» **AIM 1**:
List every option that the source text says could be substituted for alt-hypervisor.
» **AIM 2**:
Retype the source text word for word, starting with "At a minimum, we" and going on through "the undercloud Nova.".

» **SOURCE TEXT**:
--*--
Deploy cloud hypervisor type

Proposes a method for varying the hypervisor type used by Nova in the
deploy cloud to deploy overcloud services from baremetal/ironic to any
other hypervisor type supported by Nova. In particular, containers and
Docker make this deployment attractive due to their lightweight nature.

Change-Id: I7d153b0341e148274590d3d049cf0e2141369e58
This commit is contained in:
James Slagle 2014-05-21 07:41:47 -04:00
parent 35c975a2b3
commit 75de7b236d

View File

@ -0,0 +1,258 @@
..
This work is licensed under a Creative Commons Attribution 3.0 Unported
License.
http://creativecommons.org/licenses/by/3.0/legalcode
====================================
TripleO Deploy Cloud Hypervisor Type
====================================
# TODO: file the actual blueprint...
https://blueprints.launchpad.net/tripleo/+spec/tripleo-deploy-cloud-hypervisor-type
The goal of this spec is to detail how the TripleO deploy cloud type could be
varied from just baremetal to baremetal plus other hypervisors to deploy
Overcloud services.
Linux kernel containers make this approach attractive due to the lightweight
nature that services and process can be virtualized and isolated, so it seems
likely that libvirt+lxc and Docker would be likely targets. However we should
aim to make this approach as agnostic as possible for those deployers who may
wish to use any Nova driver, such as libvirt+kvm.
Problem Description
===================
The overcloud control plane is generally lightly loaded and allocation of
entire baremetal machines to it is wasteful. Also, when the Overcloud services
are running entirely on baremetal they take longer to upgrade and rollback.
Proposed Change
===============
We should support any Nova virtualization type as a target for Overcloud
services, as opposed to using baremetal nodes to deploy overcloud images.
Containers are particularly attractive because they are lightweight, easy to
upgrade/rollback and offer similar isolation and security as full VM's. For the
purpose of this spec, the alternate Nova virtualization target for the
Overcloud will be referred to as alt-hypervisor. alt-hypervisor could be
substituted with libvirt+lxc, Docker, libvirt+kvm, etc.
At a minimum, we should support running each Overcloud service in isolation in
its own alt-hypervisor instance in order to be as flexible as possible to deployer
needs. We should also support combining services.
In order to make other alt-hypervisors available as deployment targets for the
Overcloud, we need additional Nova Compute nodes/services configured to use
alt-hypervisors registered with the undercloud Nova.
Additionally, the undercloud must still be running a Nova compute with the
ironic driver in order to allow for scaling itself out to add additional
undercloud compute nodes.
To accomplish this, we can run 2 Nova compute processes on each undercloud
node. One configured with Nova+Ironic and one configured with
Nova+alt-hypervisor. For the straight baremetal deployment, where an alternate
hypervisor is not desired, the additional Nova compute process would not be
included. This would be accomplished via the standard inclusion/exclusion of
elements during a diskimage-builder tripleo image build.
--*--
» **INFORMATION PROVIDED**:
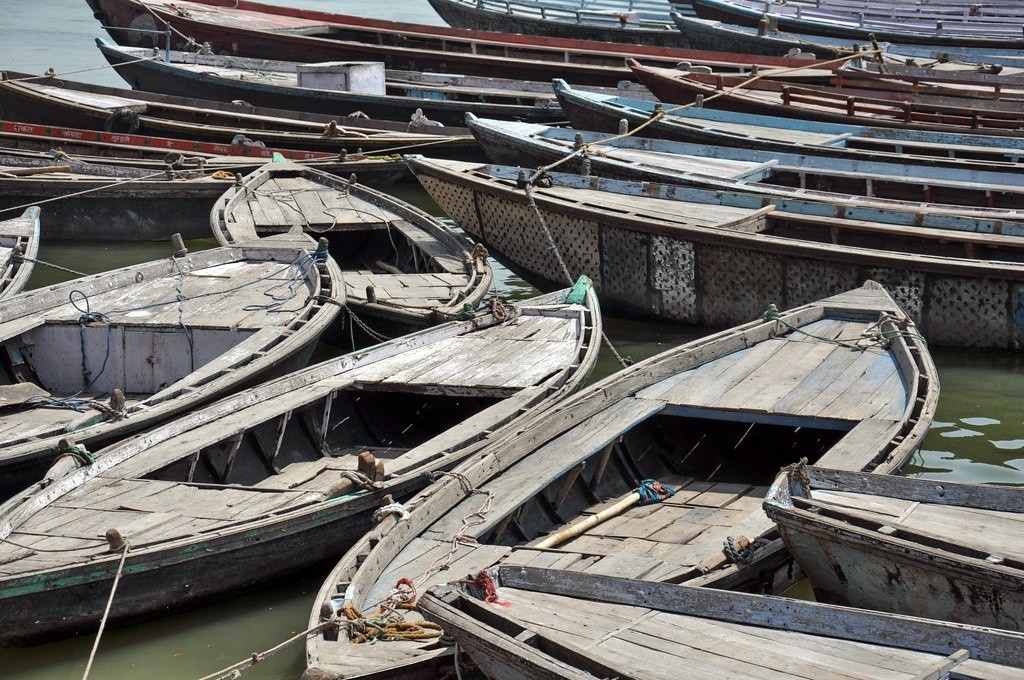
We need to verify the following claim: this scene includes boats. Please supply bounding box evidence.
--*--
» **TASK RESPONSE 1**:
libvirt+lxc
Docker
libvirt+kvm

» **TASK RESPONSE 2**:
At a minimum, we should support running each Overcloud service in isolation in
its own alt-hypervisor instance in order to be as flexible as possible to deployer
needs. We should also support combining services.
In order to make other alt-hypervisors available as deployment targets for the
Overcloud, we need additional Nova Compute nodes/services configured to use
alt-hypervisors registered with the undercloud Nova.